# Modified Vostok Amphibia



## pauluspaolo (Feb 24, 2003)

I bought this one a couple of months ago & have been toying with the idea of making a manual wind retro diver out of it. Well I decided to start the project a couple of weeks ago & this is the result:

It now has a manual wind Vostok movement (instead of the original auto) & a flatter case back to go with the slimmer movement (the case, dial, hands, crystal etc are the same). PG very kindly sent me a spare bezel free of charge (thanks Paul :thumbup onto which I've glued, with araldite, the bezel insert from a Seiko diver. I've also brush finished the stainless steel case in a couple of places - not all over - to reduce some of the shine. I like the results & really like the black bezel alongside the black chapter ring - all I need now is a red bezel pip at 12 (to match the red seconds hand) & it'll be a done deal. I've kept the original bezel & auto movement in case I want to return it to original. Opinions welcome 

Before:










After:


----------



## blackandgolduk (Apr 25, 2005)

I like. A lot - I've toyed with the idea of a bezel mod myself, I may actually get around to it sometime...


----------



## pg tips (May 16, 2003)

I really like that Paul! The bezel really beefs it up.

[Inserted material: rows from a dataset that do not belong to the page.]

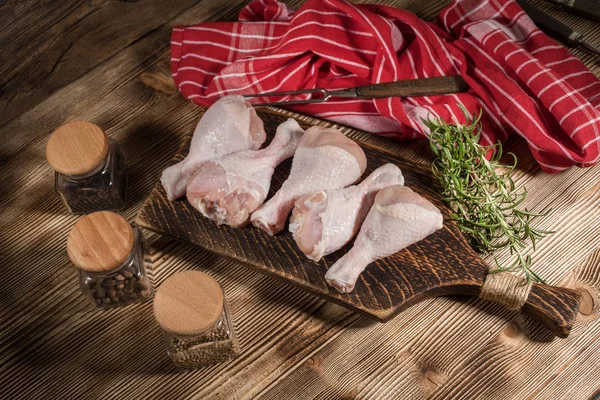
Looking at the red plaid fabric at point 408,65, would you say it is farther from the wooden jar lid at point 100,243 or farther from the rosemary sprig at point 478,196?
the wooden jar lid at point 100,243

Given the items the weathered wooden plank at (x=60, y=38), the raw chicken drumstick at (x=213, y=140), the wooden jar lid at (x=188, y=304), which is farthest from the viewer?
the weathered wooden plank at (x=60, y=38)

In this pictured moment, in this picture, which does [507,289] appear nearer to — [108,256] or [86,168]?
[108,256]

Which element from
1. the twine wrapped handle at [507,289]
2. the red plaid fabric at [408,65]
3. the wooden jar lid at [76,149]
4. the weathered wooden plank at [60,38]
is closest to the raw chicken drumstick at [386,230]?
the twine wrapped handle at [507,289]

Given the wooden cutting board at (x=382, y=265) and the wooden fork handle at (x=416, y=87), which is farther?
the wooden fork handle at (x=416, y=87)

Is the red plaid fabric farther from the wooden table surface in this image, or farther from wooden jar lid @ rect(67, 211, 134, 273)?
wooden jar lid @ rect(67, 211, 134, 273)

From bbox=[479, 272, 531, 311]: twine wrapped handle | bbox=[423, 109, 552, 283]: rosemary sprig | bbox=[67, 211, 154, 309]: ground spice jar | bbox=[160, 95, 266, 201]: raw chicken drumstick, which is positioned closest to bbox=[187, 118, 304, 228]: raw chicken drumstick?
bbox=[160, 95, 266, 201]: raw chicken drumstick

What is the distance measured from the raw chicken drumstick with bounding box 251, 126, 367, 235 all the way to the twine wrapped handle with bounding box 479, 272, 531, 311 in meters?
0.37

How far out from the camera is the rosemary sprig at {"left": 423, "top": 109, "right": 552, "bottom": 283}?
4.42ft

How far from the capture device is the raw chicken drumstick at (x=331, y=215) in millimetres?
1329

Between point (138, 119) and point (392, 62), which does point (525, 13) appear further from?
Answer: point (138, 119)

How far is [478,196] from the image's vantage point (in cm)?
141

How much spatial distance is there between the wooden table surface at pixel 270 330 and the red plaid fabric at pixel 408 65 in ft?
0.33

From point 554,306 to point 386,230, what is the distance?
0.39 m

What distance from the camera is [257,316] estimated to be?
1458mm
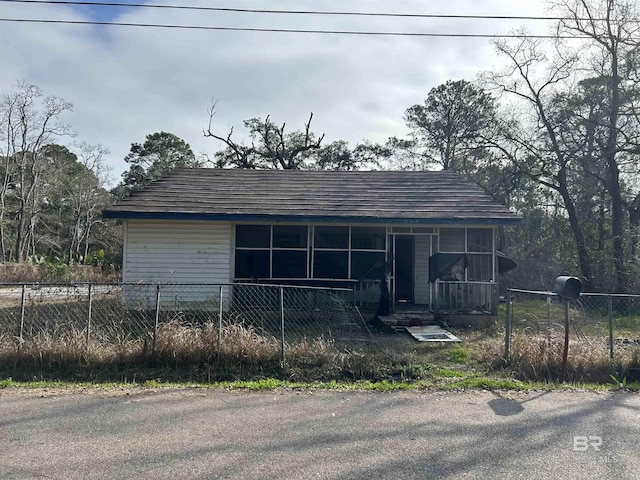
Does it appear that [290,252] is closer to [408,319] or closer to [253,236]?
[253,236]

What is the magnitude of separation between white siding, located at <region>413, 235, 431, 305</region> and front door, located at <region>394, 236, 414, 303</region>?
0.14m

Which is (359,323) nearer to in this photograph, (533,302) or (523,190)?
(533,302)

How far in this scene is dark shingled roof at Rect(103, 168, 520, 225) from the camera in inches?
455

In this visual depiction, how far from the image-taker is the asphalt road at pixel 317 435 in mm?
3545

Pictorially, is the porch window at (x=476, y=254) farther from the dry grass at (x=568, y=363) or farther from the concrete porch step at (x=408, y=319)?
the dry grass at (x=568, y=363)

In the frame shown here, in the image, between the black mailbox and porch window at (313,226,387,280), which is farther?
porch window at (313,226,387,280)

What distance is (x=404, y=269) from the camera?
42.9 ft

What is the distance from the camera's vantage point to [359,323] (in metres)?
10.2

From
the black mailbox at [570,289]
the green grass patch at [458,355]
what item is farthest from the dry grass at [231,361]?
the black mailbox at [570,289]

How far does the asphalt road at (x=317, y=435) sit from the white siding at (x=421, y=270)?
7194mm

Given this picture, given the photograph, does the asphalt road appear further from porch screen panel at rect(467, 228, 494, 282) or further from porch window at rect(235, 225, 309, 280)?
porch window at rect(235, 225, 309, 280)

Considering the state of the bezel I sent you it's a right result.


----------



## pauluspaolo (Feb 24, 2003)

Ta chaps - here's a side view


----------



## mattbeef (Jul 17, 2008)

Looking good Paul

Glad to see that the movement went in there


----------



## Stan (Aug 7, 2003)

I think it's bloody smashing Paul.


----------



## little_w (May 2, 2009)

i think you've spoiled a nice watch ;-)

the one think which needed redoing was the ugly bluish dial - i hope that's due for your modding frenzy next.

btw, where di you get yours from? ebay/zenitar?


----------



## thunderbolt (May 19, 2007)

Looks great. The "new" bezel really suits it IMO.


----------



## mel (Dec 6, 2006)

I think you frankened one of these:-










well - almost. :yes: This is a manual wind rarity - a Boctok in a *BLACK* plastic case, manual wind with a standard Boctok back assembly. Still supposedly an Amphibian, but I don't think I'd trust it to do the washing up, not now anyway. The Plastic case was discontinued after a very short manufacturing lifespan, not robust enough.









Yours has come out a bit similar, no? :grin:


----------